The first section of the park beyond the gate is quite flat and featureless, except for the presence of an enormous number of magnificent baobabs. These amazing trees can reach enormous proportions and attain a great age. Many of the baobabs are scarred from the attentions of elephant, which like to sharpen their tusks on the outer bark and during the dry season dig into the softer heartwood, which they chew to extract moisture. In this area, there are also a number of small pools, which are very good for game-viewing during June, but which tend to dry up as the dry season progresses.
The main feature of the park is the river valley, which cuts across from Lake Burungi in the west to turn south towards to swamps.
It is along this valley that the main game-viewing areas are located, whilst up on the drier scrub and forest land on either side, the game tends to be thinner, but often offering up some more unusual sightings.
Just outside the Western boundary to the park lies Lake Burungi, which is a shallow soda lake, which plays host to flamingo during the dry season in July to November.
It is quite a drive to get there, through areas not renowned for their game-viewing, but you are usually rewarded by the odd unusual sighting, such as kudu or eland.

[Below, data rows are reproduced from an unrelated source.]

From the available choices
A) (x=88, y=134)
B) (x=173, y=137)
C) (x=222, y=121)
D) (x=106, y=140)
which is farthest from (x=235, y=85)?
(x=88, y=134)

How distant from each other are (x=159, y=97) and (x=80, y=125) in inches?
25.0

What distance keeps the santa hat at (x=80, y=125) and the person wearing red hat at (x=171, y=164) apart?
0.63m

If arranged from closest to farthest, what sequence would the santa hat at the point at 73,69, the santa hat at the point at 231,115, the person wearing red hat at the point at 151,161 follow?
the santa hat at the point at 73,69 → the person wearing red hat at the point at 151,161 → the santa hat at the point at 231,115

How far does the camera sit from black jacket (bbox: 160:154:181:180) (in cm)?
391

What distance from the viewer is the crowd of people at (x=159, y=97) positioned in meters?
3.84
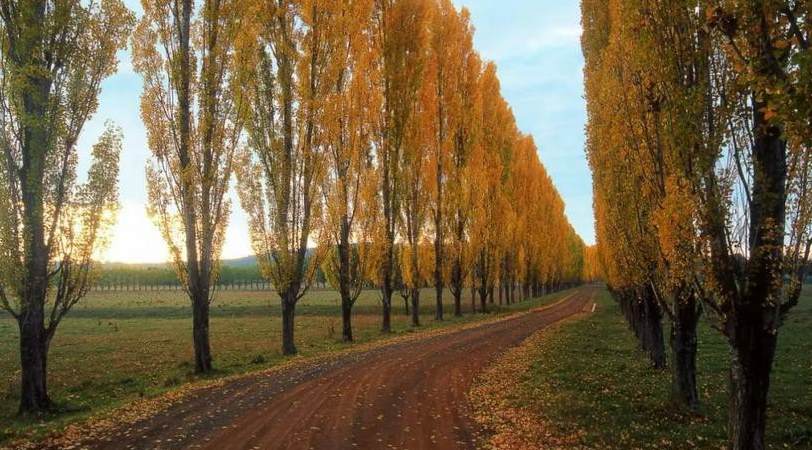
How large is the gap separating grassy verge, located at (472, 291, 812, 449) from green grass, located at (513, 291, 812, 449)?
0.02 meters

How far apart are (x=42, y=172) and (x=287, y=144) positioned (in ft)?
33.7

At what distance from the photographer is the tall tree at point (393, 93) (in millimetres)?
32125

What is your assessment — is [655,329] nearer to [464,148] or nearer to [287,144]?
[287,144]

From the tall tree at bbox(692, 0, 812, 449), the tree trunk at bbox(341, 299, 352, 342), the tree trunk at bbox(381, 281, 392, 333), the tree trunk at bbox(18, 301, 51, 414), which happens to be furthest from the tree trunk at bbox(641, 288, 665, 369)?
the tree trunk at bbox(18, 301, 51, 414)

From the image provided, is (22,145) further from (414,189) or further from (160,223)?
(414,189)

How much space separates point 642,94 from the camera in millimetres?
12961

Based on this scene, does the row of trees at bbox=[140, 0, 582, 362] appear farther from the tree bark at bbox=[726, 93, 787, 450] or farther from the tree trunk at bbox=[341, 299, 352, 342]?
the tree bark at bbox=[726, 93, 787, 450]

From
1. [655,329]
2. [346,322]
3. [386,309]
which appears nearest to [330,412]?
[655,329]

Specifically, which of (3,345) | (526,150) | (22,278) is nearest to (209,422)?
(22,278)

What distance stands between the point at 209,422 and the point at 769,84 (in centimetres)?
1108

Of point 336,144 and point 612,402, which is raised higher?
point 336,144

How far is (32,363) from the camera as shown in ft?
47.1

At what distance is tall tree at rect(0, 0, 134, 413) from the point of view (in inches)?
557

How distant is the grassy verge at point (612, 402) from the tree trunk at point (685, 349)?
0.49m
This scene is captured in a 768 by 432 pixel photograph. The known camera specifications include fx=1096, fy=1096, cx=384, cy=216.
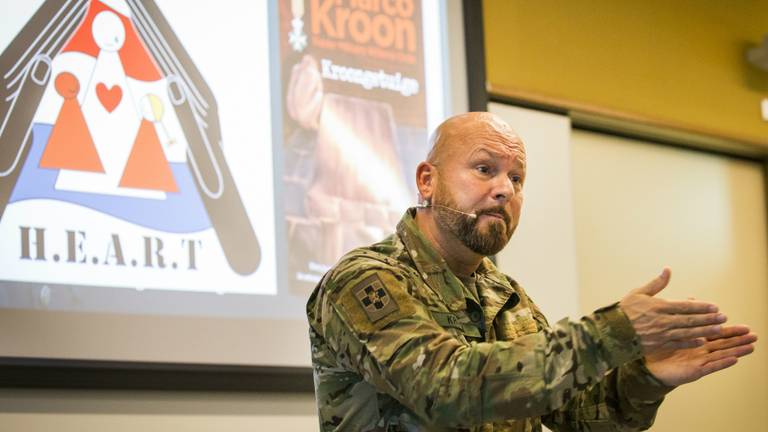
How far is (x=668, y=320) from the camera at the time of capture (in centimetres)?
148

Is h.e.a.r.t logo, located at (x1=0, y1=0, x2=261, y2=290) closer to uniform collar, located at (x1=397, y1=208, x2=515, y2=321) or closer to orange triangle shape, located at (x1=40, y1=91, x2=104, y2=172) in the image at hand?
orange triangle shape, located at (x1=40, y1=91, x2=104, y2=172)

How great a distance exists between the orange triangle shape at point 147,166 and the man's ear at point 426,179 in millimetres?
1006

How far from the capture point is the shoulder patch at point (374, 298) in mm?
1577

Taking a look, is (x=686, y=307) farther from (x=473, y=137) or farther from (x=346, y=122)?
(x=346, y=122)

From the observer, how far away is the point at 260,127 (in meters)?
2.90

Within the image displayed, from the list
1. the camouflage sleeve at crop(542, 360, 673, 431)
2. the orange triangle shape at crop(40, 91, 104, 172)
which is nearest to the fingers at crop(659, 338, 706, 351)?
the camouflage sleeve at crop(542, 360, 673, 431)

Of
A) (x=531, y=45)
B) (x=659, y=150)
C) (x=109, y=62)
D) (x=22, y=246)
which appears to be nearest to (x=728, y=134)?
(x=659, y=150)

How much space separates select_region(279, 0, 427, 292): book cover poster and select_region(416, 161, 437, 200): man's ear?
107cm

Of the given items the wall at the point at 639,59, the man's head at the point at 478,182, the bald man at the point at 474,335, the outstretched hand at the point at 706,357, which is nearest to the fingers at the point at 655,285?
the bald man at the point at 474,335

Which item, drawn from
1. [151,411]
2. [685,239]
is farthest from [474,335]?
[685,239]

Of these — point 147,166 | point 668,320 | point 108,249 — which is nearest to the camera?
point 668,320

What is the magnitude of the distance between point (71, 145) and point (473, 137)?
117cm

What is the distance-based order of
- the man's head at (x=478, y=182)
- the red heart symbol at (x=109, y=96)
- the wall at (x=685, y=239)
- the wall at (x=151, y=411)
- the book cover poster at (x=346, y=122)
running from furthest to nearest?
the wall at (x=685, y=239) → the book cover poster at (x=346, y=122) → the red heart symbol at (x=109, y=96) → the wall at (x=151, y=411) → the man's head at (x=478, y=182)

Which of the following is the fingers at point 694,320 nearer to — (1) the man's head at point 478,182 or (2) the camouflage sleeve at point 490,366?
(2) the camouflage sleeve at point 490,366
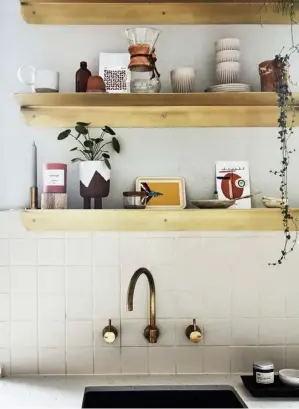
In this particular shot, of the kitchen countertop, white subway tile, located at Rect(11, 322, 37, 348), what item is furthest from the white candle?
the kitchen countertop

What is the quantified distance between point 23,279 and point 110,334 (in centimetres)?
40

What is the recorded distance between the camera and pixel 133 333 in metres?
2.32

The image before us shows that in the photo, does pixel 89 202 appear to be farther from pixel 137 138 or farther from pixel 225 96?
pixel 225 96

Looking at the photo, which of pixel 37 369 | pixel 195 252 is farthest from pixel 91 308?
pixel 195 252

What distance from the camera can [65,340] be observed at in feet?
7.56

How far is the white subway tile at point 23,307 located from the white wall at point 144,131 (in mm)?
360

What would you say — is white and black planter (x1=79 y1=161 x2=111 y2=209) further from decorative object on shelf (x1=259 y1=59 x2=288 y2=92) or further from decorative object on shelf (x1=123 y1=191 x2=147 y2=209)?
decorative object on shelf (x1=259 y1=59 x2=288 y2=92)

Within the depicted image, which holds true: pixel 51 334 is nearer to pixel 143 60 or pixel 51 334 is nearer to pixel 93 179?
pixel 93 179

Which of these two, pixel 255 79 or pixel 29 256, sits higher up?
pixel 255 79

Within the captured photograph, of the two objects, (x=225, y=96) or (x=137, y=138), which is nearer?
(x=225, y=96)

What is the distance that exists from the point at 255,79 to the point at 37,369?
56.0 inches

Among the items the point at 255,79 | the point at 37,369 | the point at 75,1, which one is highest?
the point at 75,1

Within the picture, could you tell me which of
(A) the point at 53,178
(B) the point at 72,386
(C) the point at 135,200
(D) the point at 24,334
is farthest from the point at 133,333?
(A) the point at 53,178

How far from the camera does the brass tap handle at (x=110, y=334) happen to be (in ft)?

There is black cotton soil out there though, so don’t try it if there has been recent rain.
The drive along the ridge road down to Poacher’s Baobab can be superb on a clear day, with views of the hills of Ngorongoro and even the distant volcanoes of Lengai, Meru and even Kilimanjaro. One of the largest trees in the park, Poacher’s Baobab has a diameter of around 10m and is reckoned to be over 3000 years old (although it is difficult to tell because baobabs cannot be aged by counting rings like other trees). Passing through a small doorway in the side of the tree, one enters the cavernous interior, which has clearly been used in the past for shelter, perhaps for twenty or more hunter-gatherers. There is evidence of honey-collector activity inside the tree itself. Outside the door, there is a large round stone, which was obviously used to roll over the doorway to keep out intruders.
During the dry season, it is possible to head down to the swamps, where there is excellent birdlife especially. There is also good game-viewing where standing water remains, with buffalo and elephant heading into the water. These areas are also renowned for huge tree-climbing pythons, although we have not encountered one here ourselves yet (although we have in North Serengeti – around 12m in length).
Tarangire owes its existence to the tsetse fly, without which the whole area would have been long since turned into grazing areas for the Maasai cattle (tsetse bites are fatal for domestic animals). Some areas of the park in some seasons can get pretty bad and the only defence is to close all windows and doors whilst passing through.